Chez Maîtres artisans, Patrick Couture hésite sur le sort réservé aux modèles sans filtre.

«On en a quelques-uns en stock. Je ne sais pas du tout ce qu'on va faire avec ça. On va peut-être les conserver. Mais on n'a pas des millions de masques en stock heureusement», mentionne l'entrepreneur dont la PME est d'abord et avant tout une fabrique de meubles.

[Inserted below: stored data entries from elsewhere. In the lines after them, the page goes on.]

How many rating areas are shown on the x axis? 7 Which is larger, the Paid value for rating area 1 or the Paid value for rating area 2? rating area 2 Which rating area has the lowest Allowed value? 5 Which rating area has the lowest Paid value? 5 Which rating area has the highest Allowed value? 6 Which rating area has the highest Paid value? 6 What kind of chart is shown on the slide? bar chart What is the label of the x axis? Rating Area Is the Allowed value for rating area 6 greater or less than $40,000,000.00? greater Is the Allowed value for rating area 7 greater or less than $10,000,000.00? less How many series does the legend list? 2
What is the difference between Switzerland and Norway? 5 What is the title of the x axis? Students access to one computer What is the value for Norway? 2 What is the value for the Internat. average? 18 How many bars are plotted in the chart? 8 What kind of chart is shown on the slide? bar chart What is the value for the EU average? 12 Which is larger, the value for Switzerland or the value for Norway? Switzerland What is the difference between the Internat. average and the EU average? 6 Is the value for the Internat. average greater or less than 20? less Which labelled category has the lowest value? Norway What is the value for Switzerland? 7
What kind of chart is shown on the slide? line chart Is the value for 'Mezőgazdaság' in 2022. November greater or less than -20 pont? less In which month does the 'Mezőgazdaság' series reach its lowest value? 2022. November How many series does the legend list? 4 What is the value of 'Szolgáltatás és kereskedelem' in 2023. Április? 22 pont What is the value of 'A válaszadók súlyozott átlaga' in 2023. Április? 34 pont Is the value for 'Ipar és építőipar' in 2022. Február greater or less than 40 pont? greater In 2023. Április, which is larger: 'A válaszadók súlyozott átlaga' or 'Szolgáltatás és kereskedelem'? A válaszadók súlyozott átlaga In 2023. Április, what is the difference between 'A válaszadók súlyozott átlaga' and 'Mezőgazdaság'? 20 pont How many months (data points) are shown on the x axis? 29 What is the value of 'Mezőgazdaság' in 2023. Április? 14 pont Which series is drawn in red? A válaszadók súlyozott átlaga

Manque d'information claire

La directive de Santé Canada, qui survient cinq mois après la recommandation de l'Organisation mondiale de la santé, et annoncée un jour d'élections aux États-Unis alors que l'attention publique est monopolisée, vient renchérir sur le manque d'information claire fournie aux fabricants de couvre-visages.

«Nous, on suivait les recommandations de Santé Canada le plus possible. Il faut s'accoter sur quelque chose et comme on est Canadien on travaille avec Santé Canada, mais je ne peux pas dire pourquoi ils n'ont pas fait de recommandations avant ça», commente le copropriétaire de Maîtres artisans, Patrick Couture.

La directrice générale et co-fondatrice de la Coop Couturières Pop, Camille Goyette-Gingras, déplore quant à elle le flou qui entoure les critères de conception des masques lavables depuis le tout début.

Au plus fort de la première vague, la coopérative de l'arrondissement Mercier—Hochelaga-Maisonneuve a produit jusqu'à 50 000 masques par semaine pour le personnel non soignant du système de santé.

«On n'a jamais reçu d'indications claires, témoigne-t-elle. Le langage spécifique à l'industrie du textile n'est pas fourni, on n'a aucun "guideline" et on ne peut pas faire homologuer nos produits parce que c'est du matériel non médical alors on est vraiment dans le flou.»

La Coop Couturières Pop a d'ailleurs abandonné la production de masques afin de diversifier davantage ses activités en vue de l'après-pandémie.

L'absence de standards dérange également le directeur national de la santé publique du Québec, Horacio Arruda.

Tout en appuyant la recommandation de son homologue fédérale, Dr Arruda a fait savoir que des travaux sont en cours à l'Institut de recherche Robert-Sauvé en santé et en sécurité du travail afin de déterminer des critères précis de fabrication de masques lavables efficaces.